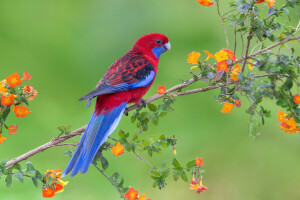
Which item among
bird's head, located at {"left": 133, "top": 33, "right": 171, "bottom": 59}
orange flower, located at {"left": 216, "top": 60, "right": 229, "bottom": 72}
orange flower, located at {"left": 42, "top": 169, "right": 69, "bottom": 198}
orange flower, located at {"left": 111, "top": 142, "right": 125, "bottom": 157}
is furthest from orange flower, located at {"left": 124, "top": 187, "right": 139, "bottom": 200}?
bird's head, located at {"left": 133, "top": 33, "right": 171, "bottom": 59}

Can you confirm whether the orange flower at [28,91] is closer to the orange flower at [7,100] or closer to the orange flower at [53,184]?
the orange flower at [7,100]

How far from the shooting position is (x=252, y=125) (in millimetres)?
2012

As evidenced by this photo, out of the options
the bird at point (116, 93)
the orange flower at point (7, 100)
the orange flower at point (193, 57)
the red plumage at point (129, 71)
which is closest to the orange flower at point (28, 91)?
the orange flower at point (7, 100)

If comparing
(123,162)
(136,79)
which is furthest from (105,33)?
(136,79)

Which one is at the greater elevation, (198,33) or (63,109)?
(198,33)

****************************************

STATED EXERCISE >> Convert every line of the records above into a JSON list of strings, one string per line, omitting blank lines and leaving out the pictures.

RESULT OF THIS TASK >>
[
  "Which item among",
  "bird's head, located at {\"left\": 133, \"top\": 33, \"right\": 171, \"bottom\": 59}",
  "orange flower, located at {\"left\": 216, \"top\": 60, \"right\": 229, \"bottom\": 72}",
  "orange flower, located at {\"left\": 42, \"top\": 169, \"right\": 69, \"bottom\": 198}",
  "orange flower, located at {\"left\": 111, \"top\": 142, \"right\": 125, \"bottom\": 157}",
  "is furthest from orange flower, located at {\"left\": 124, \"top\": 187, \"right\": 139, \"bottom\": 200}?",
  "bird's head, located at {\"left\": 133, \"top\": 33, \"right\": 171, \"bottom\": 59}",
  "Can you confirm whether the orange flower at [28,91] is closer to the orange flower at [7,100] or closer to the orange flower at [53,184]?",
  "the orange flower at [7,100]",
  "How far from the shooting position is (x=252, y=125) (in millimetres)?",
  "2012",
  "As evidenced by this photo, out of the options",
  "the bird at point (116, 93)",
  "the orange flower at point (7, 100)",
  "the orange flower at point (193, 57)",
  "the red plumage at point (129, 71)",
  "which is closest to the orange flower at point (28, 91)?",
  "the orange flower at point (7, 100)",
  "If comparing",
  "(123,162)",
  "(136,79)",
  "which is furthest from (105,33)?",
  "(136,79)",
  "Which one is at the greater elevation, (198,33) or (63,109)?",
  "(198,33)"
]